The electronic version of this article is the complete one and can be found online at: http://www.biomedcentral.com/1472-6750/4/10


Received:29 January 2004
Accepted:30 April 2004
Published:30 April 2004

© 2004 Ho and Strauss; licensee BioMed Central Ltd. This is an Open Access article: verbatim copying and redistribution of this article are permitted in all media for any purpose, provided this notice is preserved along with the article's original URL.

Abstract

Background

Members of the GATA transcription factor family have been used in many transfection studies to investigate their roles in the regulation of gene expression. To correct for variations in transfection efficiency, the Renilla luciferase encoding plasmids pRL-TK and pRL-SV40 are commonly used as normalization controls.

Results

We report here that plasmids expressing GATA-4 or GATA-6 transcription factor increased Renilla luciferase gene expression by 2 to 8 fold when co-transfected with pRL-TK or pRL-SV40. This alteration of the control reporter gene activity was shown to cause erroneous normalization of transfection efficiency and thus misinterpretation of results in a transactivation assay. To circumvent the problem, we generated two mutant control plasmids from which putative GATA response elements were deleted. These deletions rendered pRL-SV40 unresponsive to GATA transcription factor stimulation and reduced the response of pRL-TK. A database search also indicates that consensus GATA binding sequences are present in other commercially available Renilla luciferase encoding plasmids; therefore, the latter can potentially be transactivated by GATA transcription factors.

Conclusion

Taken together, these findings highlight the importance of the selection of an appropriate control reporter plasmid for the normalization of transfection efficiency.

Background

In transient transfection experiments, a promoter sequence of interest coupled to a reporter gene is often co-transfected with a control plasmid whose expression is constitutive in order to normalize for transfection efficiency or cell viability. Reporter plasmids which contain cDNA encoding the Renilla (Renilla reniformis) luciferase enzyme (Rluc) have become increasingly popular as controls for such a purpose. Rluc is not intrinsically expressed in mammalian cells and can function as an enzyme immediately following translation because post-translational modification is not required for its activity. Also, like firefly (Photinus pyralis) luciferase, Renilla luciferase activity can be assayed with high sensitivity and linearity over several orders of magnitude. In the widely used Dual Luciferase Reporter (DLR) assay system (Promega, Madison, WI), activities of firefly and Renilla luciferases are measured sequentially from a single sample based on the different substrate specificities of the two luciferases, thus minimizing errors due to variability in pipetting volumes and providing a convenient means to measure both the experimental and control reporter activities.

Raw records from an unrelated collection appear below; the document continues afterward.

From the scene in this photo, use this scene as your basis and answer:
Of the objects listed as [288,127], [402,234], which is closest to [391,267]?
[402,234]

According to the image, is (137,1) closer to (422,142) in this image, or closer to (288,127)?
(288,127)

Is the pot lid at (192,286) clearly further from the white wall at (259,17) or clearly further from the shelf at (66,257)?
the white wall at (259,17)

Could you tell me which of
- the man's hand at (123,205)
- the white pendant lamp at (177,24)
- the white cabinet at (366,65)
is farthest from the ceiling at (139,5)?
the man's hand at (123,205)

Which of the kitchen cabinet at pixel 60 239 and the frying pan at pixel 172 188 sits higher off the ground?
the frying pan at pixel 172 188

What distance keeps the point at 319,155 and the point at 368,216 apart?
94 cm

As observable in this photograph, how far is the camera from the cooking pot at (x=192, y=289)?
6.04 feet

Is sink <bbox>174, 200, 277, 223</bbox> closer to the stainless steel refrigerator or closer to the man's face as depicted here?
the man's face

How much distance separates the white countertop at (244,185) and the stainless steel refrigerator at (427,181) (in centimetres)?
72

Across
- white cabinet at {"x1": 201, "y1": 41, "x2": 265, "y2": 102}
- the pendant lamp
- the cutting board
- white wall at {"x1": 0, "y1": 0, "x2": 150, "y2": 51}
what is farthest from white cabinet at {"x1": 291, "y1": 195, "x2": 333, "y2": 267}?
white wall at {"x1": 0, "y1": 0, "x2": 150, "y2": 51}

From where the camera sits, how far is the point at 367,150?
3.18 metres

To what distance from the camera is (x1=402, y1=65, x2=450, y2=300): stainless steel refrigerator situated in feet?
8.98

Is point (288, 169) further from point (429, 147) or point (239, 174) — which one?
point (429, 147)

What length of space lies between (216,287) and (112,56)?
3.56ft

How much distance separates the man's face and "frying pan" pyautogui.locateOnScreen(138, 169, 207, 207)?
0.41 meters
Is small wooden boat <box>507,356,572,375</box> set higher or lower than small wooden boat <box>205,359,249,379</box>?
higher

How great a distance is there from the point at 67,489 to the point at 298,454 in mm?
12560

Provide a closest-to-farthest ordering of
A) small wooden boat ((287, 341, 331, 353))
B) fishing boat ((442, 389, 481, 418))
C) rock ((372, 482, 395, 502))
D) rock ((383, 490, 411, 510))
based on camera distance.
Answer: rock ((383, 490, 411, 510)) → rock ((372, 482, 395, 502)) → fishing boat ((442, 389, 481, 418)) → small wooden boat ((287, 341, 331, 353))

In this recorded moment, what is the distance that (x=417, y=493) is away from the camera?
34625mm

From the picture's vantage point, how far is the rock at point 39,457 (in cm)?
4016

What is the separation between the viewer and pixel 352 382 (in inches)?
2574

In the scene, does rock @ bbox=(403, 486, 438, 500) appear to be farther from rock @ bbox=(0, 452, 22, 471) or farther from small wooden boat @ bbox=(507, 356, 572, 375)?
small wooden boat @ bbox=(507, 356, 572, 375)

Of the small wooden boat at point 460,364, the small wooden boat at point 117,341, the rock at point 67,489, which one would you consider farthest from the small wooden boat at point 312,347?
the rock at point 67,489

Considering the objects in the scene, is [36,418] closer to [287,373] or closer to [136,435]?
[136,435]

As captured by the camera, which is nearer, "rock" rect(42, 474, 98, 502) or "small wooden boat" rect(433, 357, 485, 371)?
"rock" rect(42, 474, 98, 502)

One common assumption in the use of a control reporter plasmid is that its expression is unaffected by other co-transfected plasmids or any experimental treatment. However, this assumption is not always justified. The commercially available plasmids pRL-TK and pRL-SV40 (GenBank accession numbers AF025846 and AF025845 respectively; Promega) contain the Rluc gene driven by the constitutively active herpes simplex virus thymidine kinase (HSV-TK) promoter and SV40 early enhancer/promoter respectively (figure 1). Downstream of both promoters is a chimeric intron derived from human beta-globin intron 1 and an intron from the heavy chain variable region of an immunoglobulin gene. This chimeric intron, together with the T7 RNA polymerase promoter immediately upstream of Rluc, enhances the expression of Renilla luciferase.

thumbnailFigure 1. Promoter regions of pRL-TK and pRL-SV40. The Renilla luciferase gene (Rluc) is driven by the herpes simplex virus thymidine kinase (HSV-TK) promoter or SV40 enhancer/early promoter. Consensus GATA binding sequences, (A/T)GATA(A/G), are present in the intron upstream of T7 promoter and within HSV-TK but not SV40 promoter. Deletion mutants of the two control plasmids (pRL-TK-d238 and pRL-SV40-d238) were constructed by removal of 238 base pairs between the HindIII and ScaI restriction sites in the intron.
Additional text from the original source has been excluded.